The Pontificator himself had given me a heads-up, as we had just recently started corresponding. I'm sure that if he had told his readers about it, there would have been a blog-fan contingent, but as it was, there was just me and the church's parishioners, including its excellent 30-voice choir (which includes Father Kimel's wife).

In his post about the Mass, Father Kimel says he messed up the chanting. Whatever he did wrong was not noticeable in the pews; his chants went up to Heaven as sweetly as the incense.

I was struck by his homily and am sorry he has not posted it online, as anything I might write about it would not come out as well as his own words. [Update: The notes for the homily are now online.] His jumping-off point was that if we would meet Jesus, we must first meet John the Baptist. He repeated that point for emphasis. Then he described John the Baptist and his mission of urging repentance.

That in turn led Father Kimel to discuss the importance of the Sacrament of Penance. He noted that Our Lady of Sorrows had three priests who would "joyously" receive you for confession. The way he said "joyous" made me think of how the father received his prodigal son. It was so moving; I couldn't imagine anyone hearing the homily not wanting to confess.

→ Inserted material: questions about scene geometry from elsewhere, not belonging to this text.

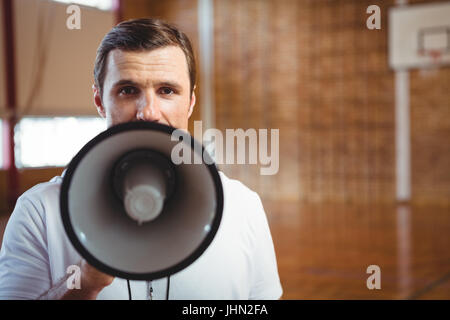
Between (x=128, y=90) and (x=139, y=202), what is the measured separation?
7.9 inches

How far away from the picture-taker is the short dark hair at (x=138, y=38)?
0.70 m

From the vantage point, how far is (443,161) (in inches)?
A: 265

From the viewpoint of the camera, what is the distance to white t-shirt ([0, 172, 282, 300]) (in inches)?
28.3

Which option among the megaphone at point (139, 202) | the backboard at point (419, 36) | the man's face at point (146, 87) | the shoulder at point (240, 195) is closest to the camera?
the megaphone at point (139, 202)

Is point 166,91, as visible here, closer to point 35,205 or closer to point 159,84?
point 159,84

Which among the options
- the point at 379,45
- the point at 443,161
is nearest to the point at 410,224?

Although I have heard at least one other priest speak of confession during a homily, I don't believe the topic is broached often enough. Hearing Father Kimel speak of it in such awed terms, emphasing the urgency of it — he urged congregants not to delay — brought home the beauty of conversion. His words reinforced the experience that I had upon entering the Church, an experience that I know Father Kimel had as well, because, checking his blog, I see that he previously quoted the very words from G.K. Chesterton with which I and many other converts identify:

When people ask me, or indeed anybody else, “Why did you join the Church of Rome?” the first essential answer, if it is partly an elliptical answer, is, “To get rid of my sins.” For there is no other religious system that does really profess to get rid of people’s sins. It is confirmed by the logic, which to many seems startling, by which the Church deduces that sin confessed and adequately repented is actually abolished; and that the sinner does really begin again as if he had never sinned. And this brought me sharply back to those visions or fancies with which I have dealt in the chapter about childhood. I spoke there of the indescribable and indestructible certitude in the soul, that those first years of innocence were the beginning of something worthy, perhaps more worthy than any of the things that actually followed them. I spoke of the strange daylight, which was something more than the light of common day, that still seems in my memory to shine on those steep roads down from Campden Hill, from which one could see the Crystal Palace from afar. Well, when a Catholic comes from Confession, he does truly, by definition, step out again into that dawn of his own beginning and look with new eyes across the world to a Crystal Palace that is really of crystal. He believes that in that dim corner, and in that brief ritual, God has really remade him in His own image. He is now a new experiment of the Creator. He is as much a new experiment as he was when he was really only five years old. He stands, as I said, in the white light at the worthy beginning of the life of a man. The accumulations of time can no longer terrify. He may be grey and gouty; but he is only five minutes old.
Rereading that Chesterton quote now reminds me of something that I experience after nearly every time I receive the Eucharist. The line about "something more than the light of common day"; stepping "out again into that dawn ..." There is a point when, after making a thanksgiving, I open my eyes and the church suddenly, inexplicably, seems brighter; the light seems more golden. I had one of those moments after receiving the Eucharist at yesterday's Mass. I'm so thankful that God drew him and me, my convert and revert friends, and all the people he continues to draw into His Church.